The survey of 320 patients and 75 resident physicians was conducted at the outset of a larger study at the U-M and the Ann Arbor Veterans Affairs Hospital, which now will evaluate a specially designed e-mail system that facilitates electronic communication between patients and physicians.
EMAIL (Electronic Messaging, Advice and Information Link) allows patients to communicate with their doctors through an electronic triage system about such things as appointment times, referrals, prescription renewals and general health questions. The preliminary survey was conducted to determine baseline e-mail use patterns and attitudes toward the use of e-mail.
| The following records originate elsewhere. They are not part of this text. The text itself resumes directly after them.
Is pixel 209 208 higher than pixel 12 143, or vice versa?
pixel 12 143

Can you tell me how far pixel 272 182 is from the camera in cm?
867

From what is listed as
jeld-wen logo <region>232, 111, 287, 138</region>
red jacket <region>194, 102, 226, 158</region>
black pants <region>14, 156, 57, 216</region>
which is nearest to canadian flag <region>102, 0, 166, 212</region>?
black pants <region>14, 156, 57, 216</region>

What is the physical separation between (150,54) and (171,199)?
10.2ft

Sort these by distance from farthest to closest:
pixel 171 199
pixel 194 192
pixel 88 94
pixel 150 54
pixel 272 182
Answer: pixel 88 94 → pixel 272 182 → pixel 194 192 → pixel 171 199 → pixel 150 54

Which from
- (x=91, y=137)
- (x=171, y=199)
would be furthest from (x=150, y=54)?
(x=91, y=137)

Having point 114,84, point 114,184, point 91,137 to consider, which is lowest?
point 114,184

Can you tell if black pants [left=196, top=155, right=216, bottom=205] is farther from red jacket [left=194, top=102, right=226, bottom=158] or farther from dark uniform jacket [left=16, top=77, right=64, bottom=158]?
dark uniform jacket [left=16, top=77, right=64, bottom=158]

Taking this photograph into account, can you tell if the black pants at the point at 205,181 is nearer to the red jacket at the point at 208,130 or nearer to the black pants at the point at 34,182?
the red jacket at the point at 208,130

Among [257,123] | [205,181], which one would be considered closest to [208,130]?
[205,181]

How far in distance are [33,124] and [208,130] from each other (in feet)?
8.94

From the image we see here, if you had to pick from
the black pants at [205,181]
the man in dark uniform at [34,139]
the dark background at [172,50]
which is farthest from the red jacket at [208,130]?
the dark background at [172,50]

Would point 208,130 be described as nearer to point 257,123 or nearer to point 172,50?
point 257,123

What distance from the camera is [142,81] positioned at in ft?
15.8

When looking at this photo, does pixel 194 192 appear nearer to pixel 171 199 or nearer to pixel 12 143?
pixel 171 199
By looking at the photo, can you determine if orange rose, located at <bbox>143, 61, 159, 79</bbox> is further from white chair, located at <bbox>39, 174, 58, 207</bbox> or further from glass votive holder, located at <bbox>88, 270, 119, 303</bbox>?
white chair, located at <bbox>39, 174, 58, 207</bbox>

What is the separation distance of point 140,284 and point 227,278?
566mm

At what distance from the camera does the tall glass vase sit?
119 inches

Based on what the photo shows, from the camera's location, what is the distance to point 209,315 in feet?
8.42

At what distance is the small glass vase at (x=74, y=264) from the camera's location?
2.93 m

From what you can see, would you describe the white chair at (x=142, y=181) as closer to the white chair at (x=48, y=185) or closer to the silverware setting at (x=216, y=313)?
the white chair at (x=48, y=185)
The EMAIL study, directed by David Stern, assistant professor of internal medicine, and Steven Katz, assistant professor of internal medicine and of health management and policy, was introduced in the U-M General Medicine Clinic in August 1999. All resident physicians with on-site clinics are participating and have been randomized into a “study group” and a “control group.” Patients of the physicians in the study group receive detailed information about the new system and are encouraged to use it.
The goals of the study are to identify:
The study is funded by the Intel Corp. and is a collaborative effort of researchers at CHOICES (the Consortium for Health Outcomes, Innovation, and Cost Effectiveness Studies) and MICHI (the Michigan Collaboratory for Health Informatics) at the University. CHOICES is a research unit funded jointly by the Departments of Internal Medicine and Surgery, devoted to the multidisciplinary study of the quality and economic impact of health care services.
Results of the baseline survey from the EMAIL study are being presented at Intel’s Internet Health Day II in New York, which explores situations for bringing health care providers into the online world.